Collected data
^^^^^^^^^^^^^^^^

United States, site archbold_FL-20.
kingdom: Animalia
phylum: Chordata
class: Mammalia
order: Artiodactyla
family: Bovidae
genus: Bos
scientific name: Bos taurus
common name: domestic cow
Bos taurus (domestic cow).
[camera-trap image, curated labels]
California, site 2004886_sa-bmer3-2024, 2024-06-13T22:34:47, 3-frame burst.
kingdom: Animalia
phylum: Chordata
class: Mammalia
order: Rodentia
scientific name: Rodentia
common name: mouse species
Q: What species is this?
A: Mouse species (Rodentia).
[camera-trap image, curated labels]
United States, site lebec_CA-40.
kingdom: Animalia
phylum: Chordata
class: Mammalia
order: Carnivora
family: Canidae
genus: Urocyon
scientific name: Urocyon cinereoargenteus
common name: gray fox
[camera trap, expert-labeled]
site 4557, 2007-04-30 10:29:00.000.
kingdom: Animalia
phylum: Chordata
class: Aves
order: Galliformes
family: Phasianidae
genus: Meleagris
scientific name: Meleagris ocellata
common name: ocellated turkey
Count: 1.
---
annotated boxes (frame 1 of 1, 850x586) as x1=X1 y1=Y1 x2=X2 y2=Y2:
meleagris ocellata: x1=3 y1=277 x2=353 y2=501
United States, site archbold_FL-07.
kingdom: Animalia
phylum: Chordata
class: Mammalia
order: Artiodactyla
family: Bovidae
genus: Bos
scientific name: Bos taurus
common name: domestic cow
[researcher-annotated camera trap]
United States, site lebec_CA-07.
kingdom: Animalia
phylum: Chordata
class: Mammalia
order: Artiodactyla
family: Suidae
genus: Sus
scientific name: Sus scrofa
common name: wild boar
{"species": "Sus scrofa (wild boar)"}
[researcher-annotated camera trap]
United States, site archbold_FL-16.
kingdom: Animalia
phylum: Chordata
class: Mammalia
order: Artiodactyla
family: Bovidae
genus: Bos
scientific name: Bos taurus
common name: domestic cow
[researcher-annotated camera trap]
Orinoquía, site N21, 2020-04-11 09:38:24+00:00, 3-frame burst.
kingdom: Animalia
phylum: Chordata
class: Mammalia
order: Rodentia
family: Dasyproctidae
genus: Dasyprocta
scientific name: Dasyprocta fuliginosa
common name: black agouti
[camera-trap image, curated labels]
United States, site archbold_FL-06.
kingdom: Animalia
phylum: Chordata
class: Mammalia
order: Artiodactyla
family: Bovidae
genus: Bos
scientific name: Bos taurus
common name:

^^^^^^^^^^^^^^^^

• AIM OF THE EXERCISE: Retype exactly the line with "United States, site archbold_FL-16." and each line after it until the records end, and include no other line.

• TASK SOLUTION:
United States, site archbold_FL-16.
kingdom: Animalia
phylum: Chordata
class: Mammalia
order: Artiodactyla
family: Bovidae
genus: Bos
scientific name: Bos taurus
common name: domestic cow
[researcher-annotated camera trap]
Orinoquía, site N21, 2020-04-11 09:38:24+00:00, 3-frame burst.
kingdom: Animalia
phylum: Chordata
class: Mammalia
order: Rodentia
family: Dasyproctidae
genus: Dasyprocta
scientific name: Dasyprocta fuliginosa
common name: black agouti
[camera-trap image, curated labels]
United States, site archbold_FL-06.
kingdom: Animalia
phylum: Chordata
class: Mammalia
order: Artiodactyla
family: Bovidae
genus: Bos
scientific name: Bos taurus
common name:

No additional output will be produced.